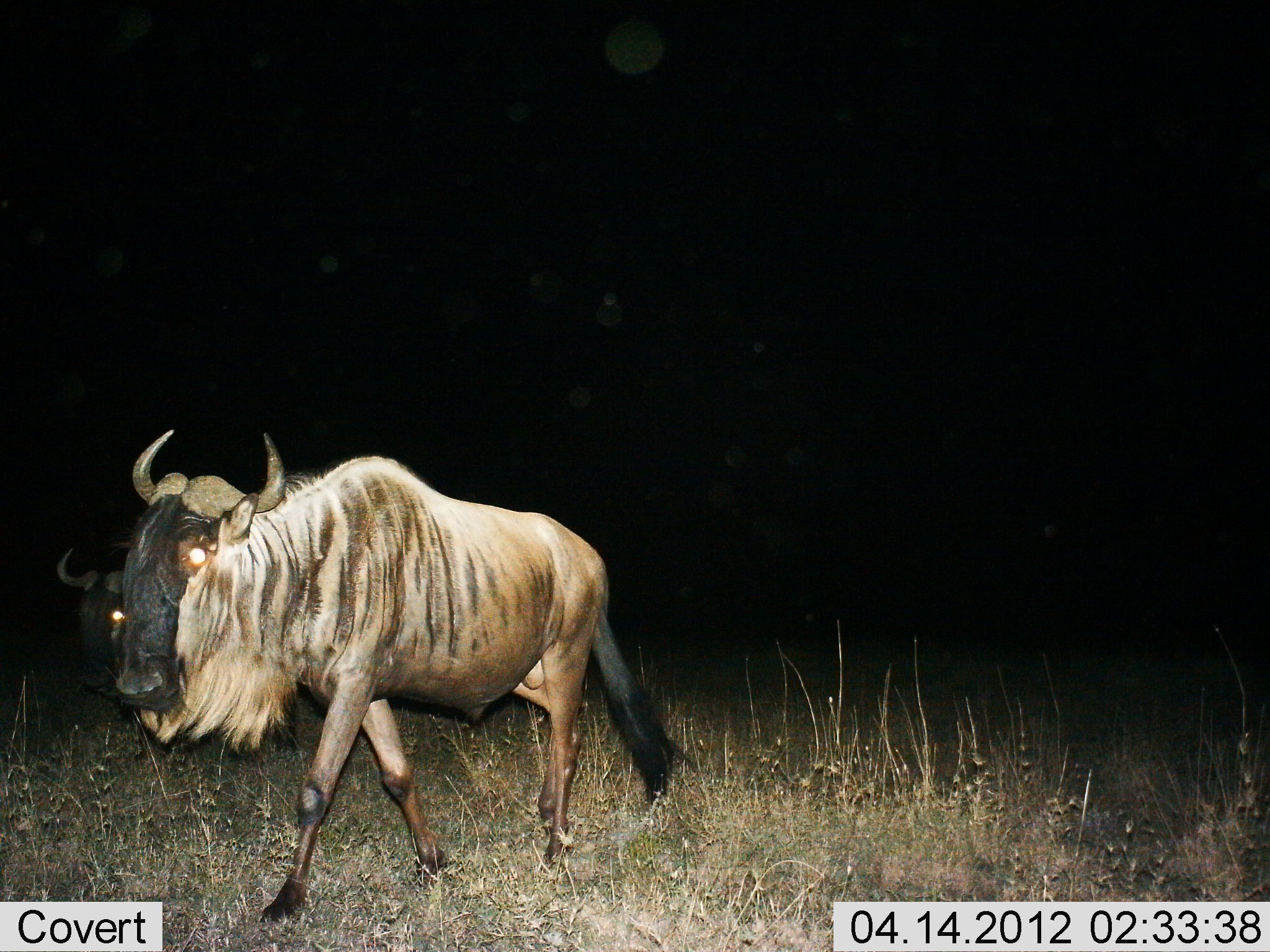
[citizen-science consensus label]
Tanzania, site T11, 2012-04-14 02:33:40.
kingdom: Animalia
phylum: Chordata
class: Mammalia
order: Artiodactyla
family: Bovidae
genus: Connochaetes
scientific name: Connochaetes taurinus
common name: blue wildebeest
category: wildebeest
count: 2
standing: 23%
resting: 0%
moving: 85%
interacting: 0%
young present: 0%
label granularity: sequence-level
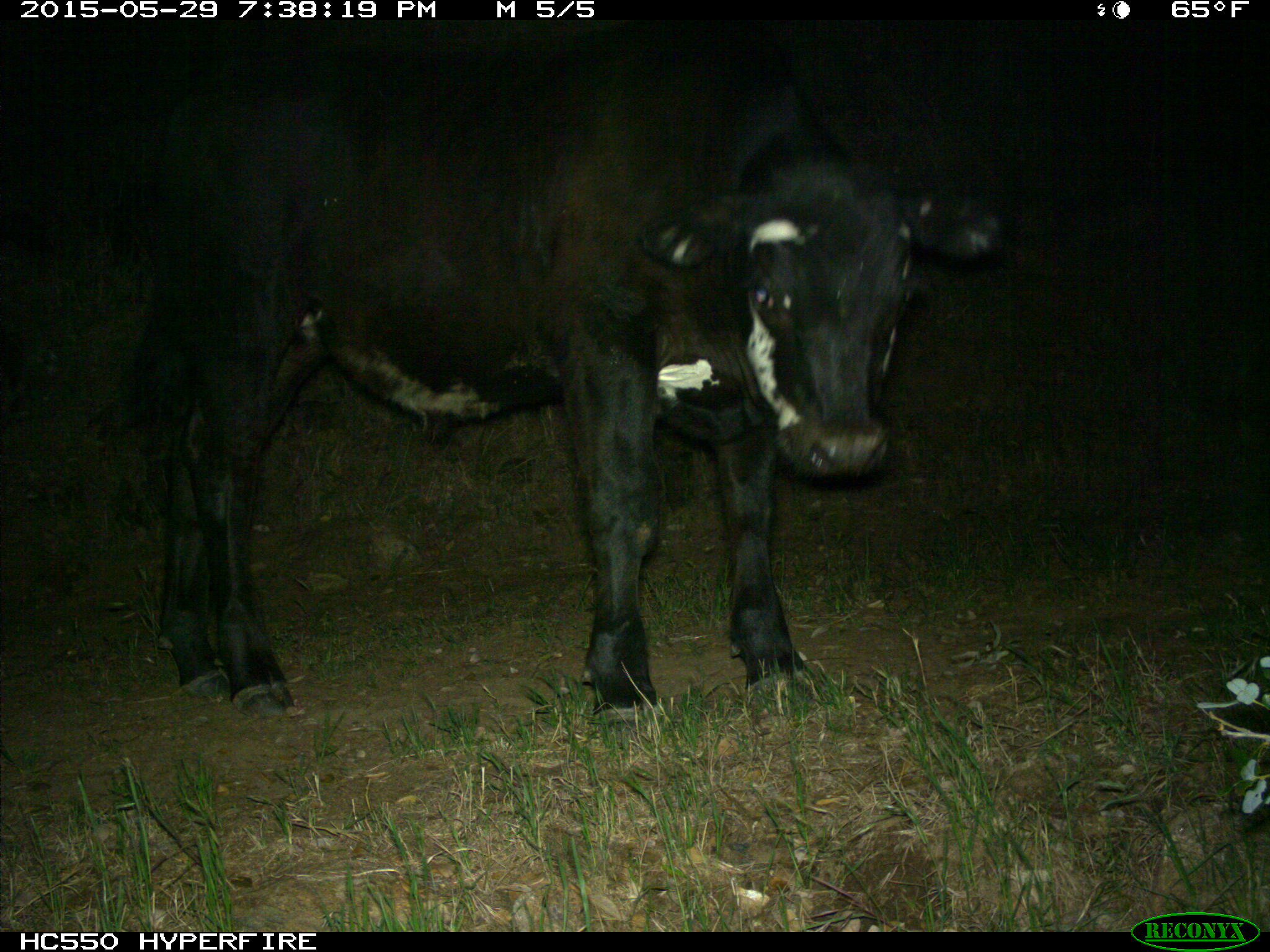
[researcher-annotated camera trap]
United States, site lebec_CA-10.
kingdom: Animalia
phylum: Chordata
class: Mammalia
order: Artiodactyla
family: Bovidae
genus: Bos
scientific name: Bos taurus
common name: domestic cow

-------------------------

Exercise description: Among the records, find every line with the word "label" and copy it.

Response to this task:
[citizen-science consensus label]
label granularity: sequence-level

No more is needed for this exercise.